Exercise aim
Substitute "Straight Leg" for "Wide Leg" in the lines below, keep all other text unchanged, and omit the pictures from the output.

(Beginning of Entries provided)

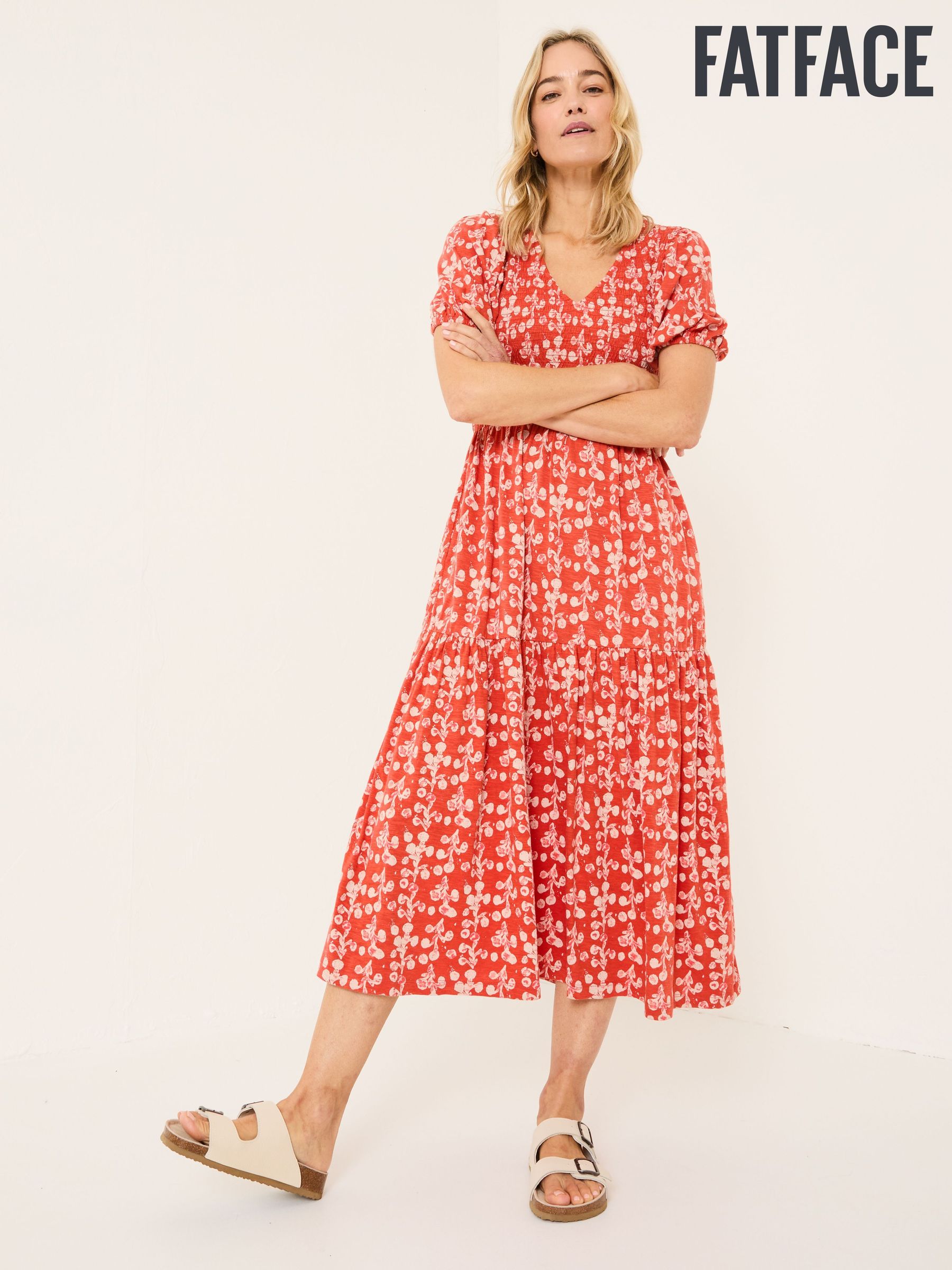 Danielle Burnt Orange Painted Bloom Midi Dress (E79195) | $92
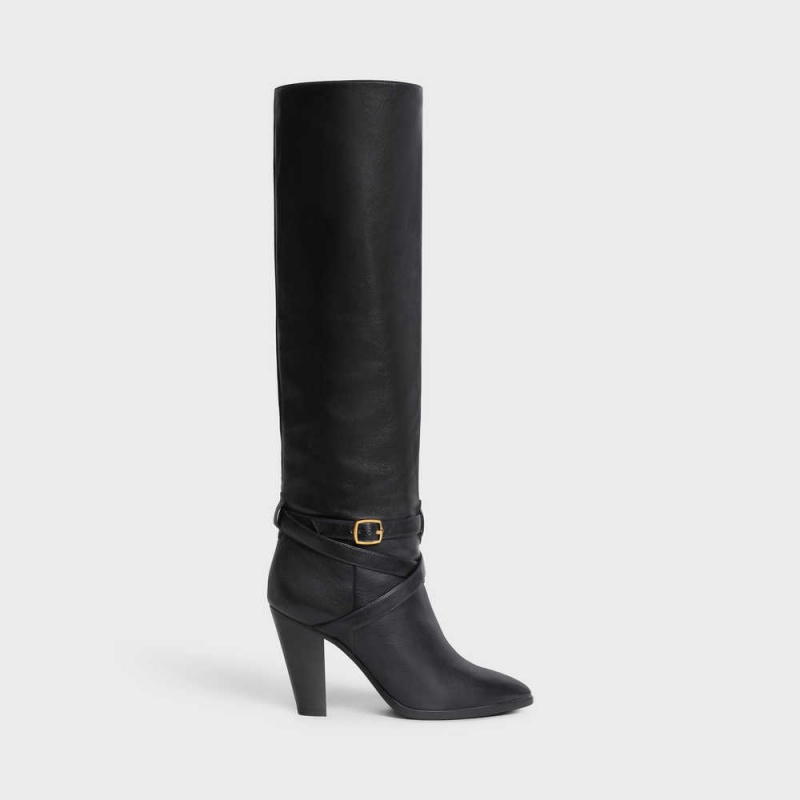 Celine HIGH SLOUCHY BUCKLE WILTERN in CALFSKIN Boots Black | CL-592517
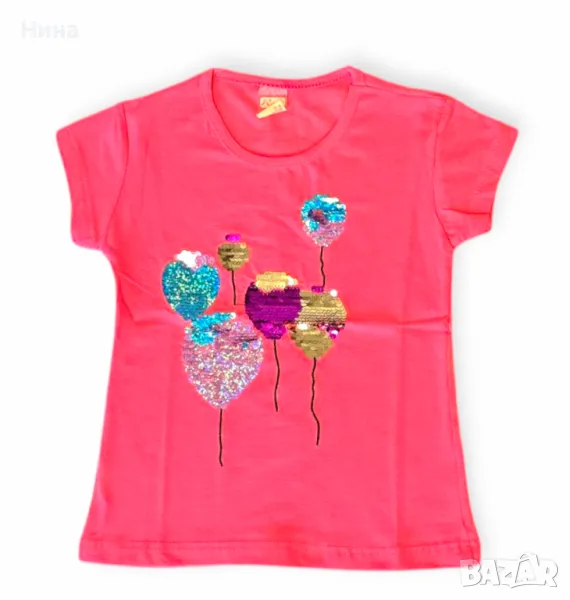 Тениска с обръщащи се пайети 🎈, снимка 1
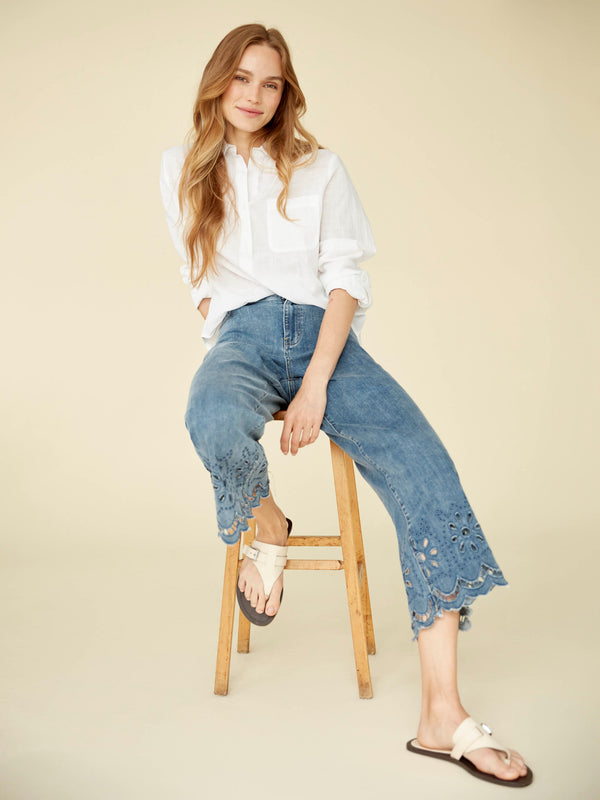 Wide Leg Jeans With Scalloped Eyelet Hem - Medium Blue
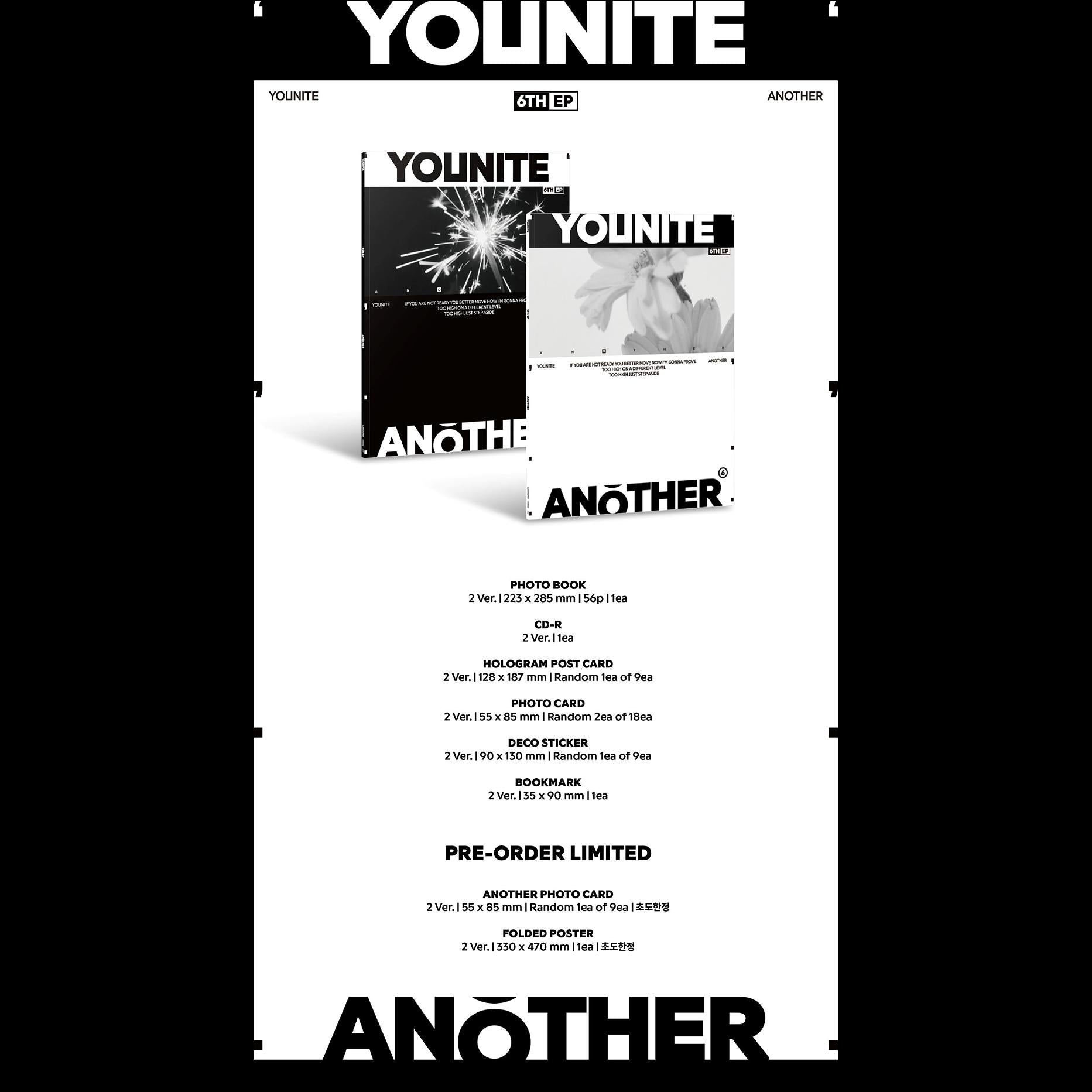 YOUNITE - ANOTHER 6th EP Album (FLARE Ver. / BLOOM Ver.)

(End of Entries provided)

Exercise output
 Danielle Burnt Orange Painted Bloom Midi Dress (E79195) | $92
 Celine HIGH SLOUCHY BUCKLE WILTERN in CALFSKIN Boots Black | CL-592517
 Тениска с обръщащи се пайети 🎈, снимка 1
 Straight Leg Jeans With Scalloped Eyelet Hem - Medium Blue
 YOUNITE - ANOTHER 6th EP Album (FLARE Ver. / BLOOM Ver.)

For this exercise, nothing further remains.